[TASK TO CARRY OUT]
Copy the items below word for word, from the line containing "Which is up" down to the line containing "52.4 metres", both included.
— BEGIN GIVEN DATA —
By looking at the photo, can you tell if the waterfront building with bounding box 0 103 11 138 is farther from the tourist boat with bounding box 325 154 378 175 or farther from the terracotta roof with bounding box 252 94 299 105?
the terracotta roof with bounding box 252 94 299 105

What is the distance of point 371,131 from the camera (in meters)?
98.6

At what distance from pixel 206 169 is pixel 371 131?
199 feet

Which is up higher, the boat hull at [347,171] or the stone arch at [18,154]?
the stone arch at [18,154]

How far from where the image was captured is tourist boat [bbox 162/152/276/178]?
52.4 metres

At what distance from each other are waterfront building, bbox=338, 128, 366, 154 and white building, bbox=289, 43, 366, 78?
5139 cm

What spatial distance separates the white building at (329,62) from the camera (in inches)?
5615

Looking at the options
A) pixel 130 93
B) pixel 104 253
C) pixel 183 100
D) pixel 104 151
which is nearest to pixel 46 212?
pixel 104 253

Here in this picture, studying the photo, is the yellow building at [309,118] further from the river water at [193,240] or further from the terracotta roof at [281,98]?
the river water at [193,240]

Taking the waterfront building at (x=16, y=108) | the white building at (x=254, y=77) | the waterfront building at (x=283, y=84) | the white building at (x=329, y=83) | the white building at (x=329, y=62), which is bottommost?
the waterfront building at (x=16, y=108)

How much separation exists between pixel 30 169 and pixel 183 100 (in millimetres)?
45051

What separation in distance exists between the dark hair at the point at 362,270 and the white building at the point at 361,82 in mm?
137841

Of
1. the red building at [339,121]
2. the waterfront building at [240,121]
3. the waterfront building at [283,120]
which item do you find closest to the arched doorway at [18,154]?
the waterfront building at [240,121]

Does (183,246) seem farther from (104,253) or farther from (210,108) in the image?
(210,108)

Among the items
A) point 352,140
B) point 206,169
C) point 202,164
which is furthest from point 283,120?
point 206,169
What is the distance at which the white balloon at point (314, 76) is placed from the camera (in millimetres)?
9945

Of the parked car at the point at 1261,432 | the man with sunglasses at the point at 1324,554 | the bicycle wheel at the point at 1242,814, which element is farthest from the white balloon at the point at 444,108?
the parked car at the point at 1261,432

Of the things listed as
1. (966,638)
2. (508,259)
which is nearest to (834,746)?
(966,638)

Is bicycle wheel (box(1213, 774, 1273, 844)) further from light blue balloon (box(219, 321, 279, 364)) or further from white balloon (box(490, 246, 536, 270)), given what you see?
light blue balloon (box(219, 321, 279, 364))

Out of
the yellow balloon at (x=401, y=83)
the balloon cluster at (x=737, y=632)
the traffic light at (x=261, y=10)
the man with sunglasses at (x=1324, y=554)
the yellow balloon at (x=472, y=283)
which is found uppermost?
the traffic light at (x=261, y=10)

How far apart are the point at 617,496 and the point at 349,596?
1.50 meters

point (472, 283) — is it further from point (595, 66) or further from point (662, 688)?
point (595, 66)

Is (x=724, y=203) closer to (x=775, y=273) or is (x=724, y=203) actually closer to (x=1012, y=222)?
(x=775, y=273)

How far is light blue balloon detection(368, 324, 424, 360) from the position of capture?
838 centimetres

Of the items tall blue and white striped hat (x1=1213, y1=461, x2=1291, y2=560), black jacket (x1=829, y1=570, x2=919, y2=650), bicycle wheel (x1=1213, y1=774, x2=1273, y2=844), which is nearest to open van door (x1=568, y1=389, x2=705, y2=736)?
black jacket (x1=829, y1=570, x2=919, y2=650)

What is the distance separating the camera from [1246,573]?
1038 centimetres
— END GIVEN DATA —
[RESPONSE FOR THIS EXERCISE]
Which is up higher, the boat hull at [347,171] or the stone arch at [18,154]?
the stone arch at [18,154]

How far from where the image was captured is tourist boat [bbox 162/152/276/178]?
52.4 metres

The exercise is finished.